PROBLEM STATEMENT:
From the records below, extract all the text exactly and leave the images behind.

[Dataset excerpts]
══════

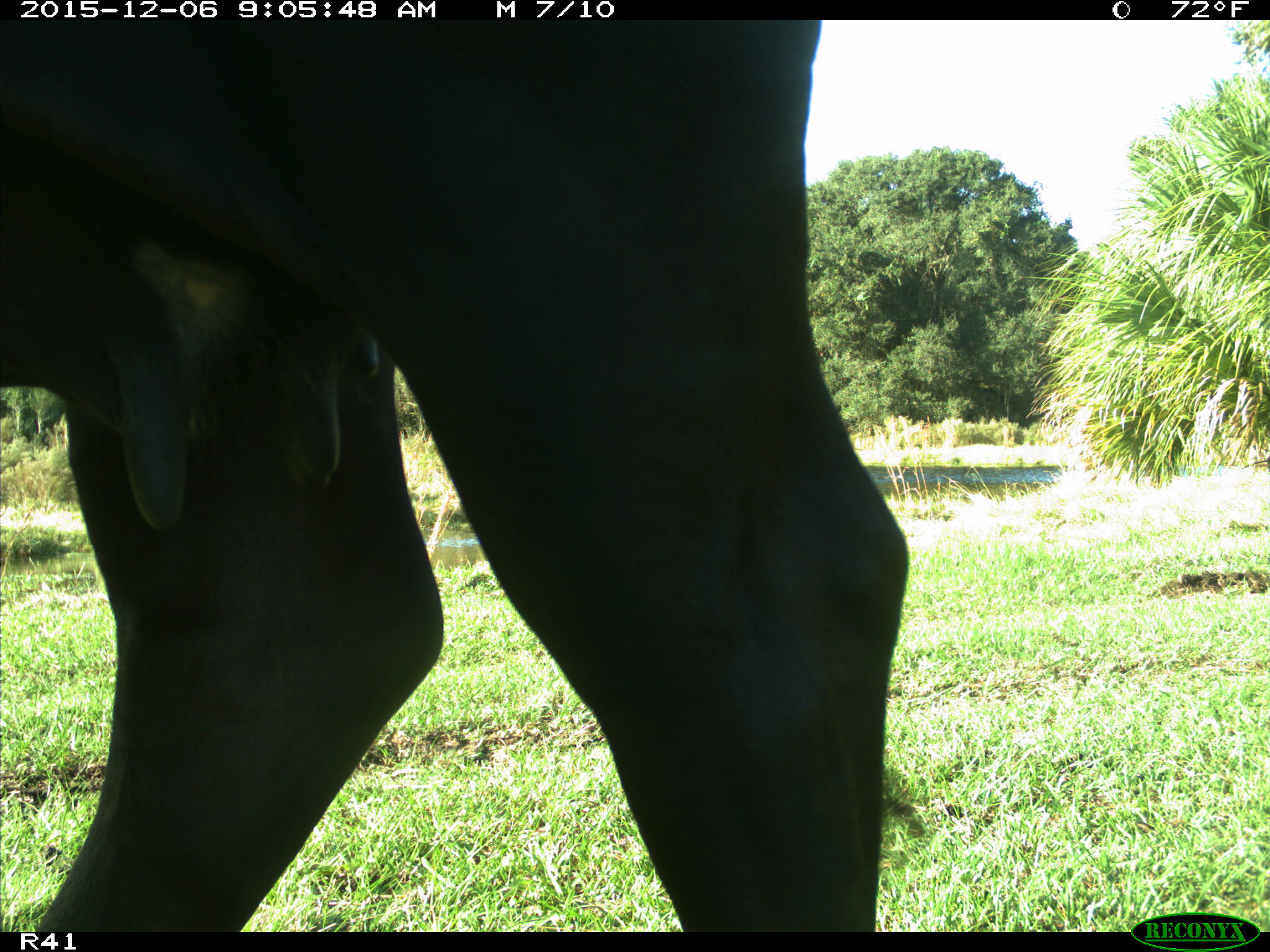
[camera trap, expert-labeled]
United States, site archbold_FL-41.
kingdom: Animalia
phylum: Chordata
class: Mammalia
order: Artiodactyla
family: Bovidae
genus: Bos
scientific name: Bos taurus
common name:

══════

ANSWER SECTION:
[camera trap, expert-labeled]
United States, site archbold_FL-41.
kingdom: Animalia
phylum: Chordata
class: Mammalia
order: Artiodactyla
family: Bovidae
genus: Bos
scientific name: Bos taurus
common name:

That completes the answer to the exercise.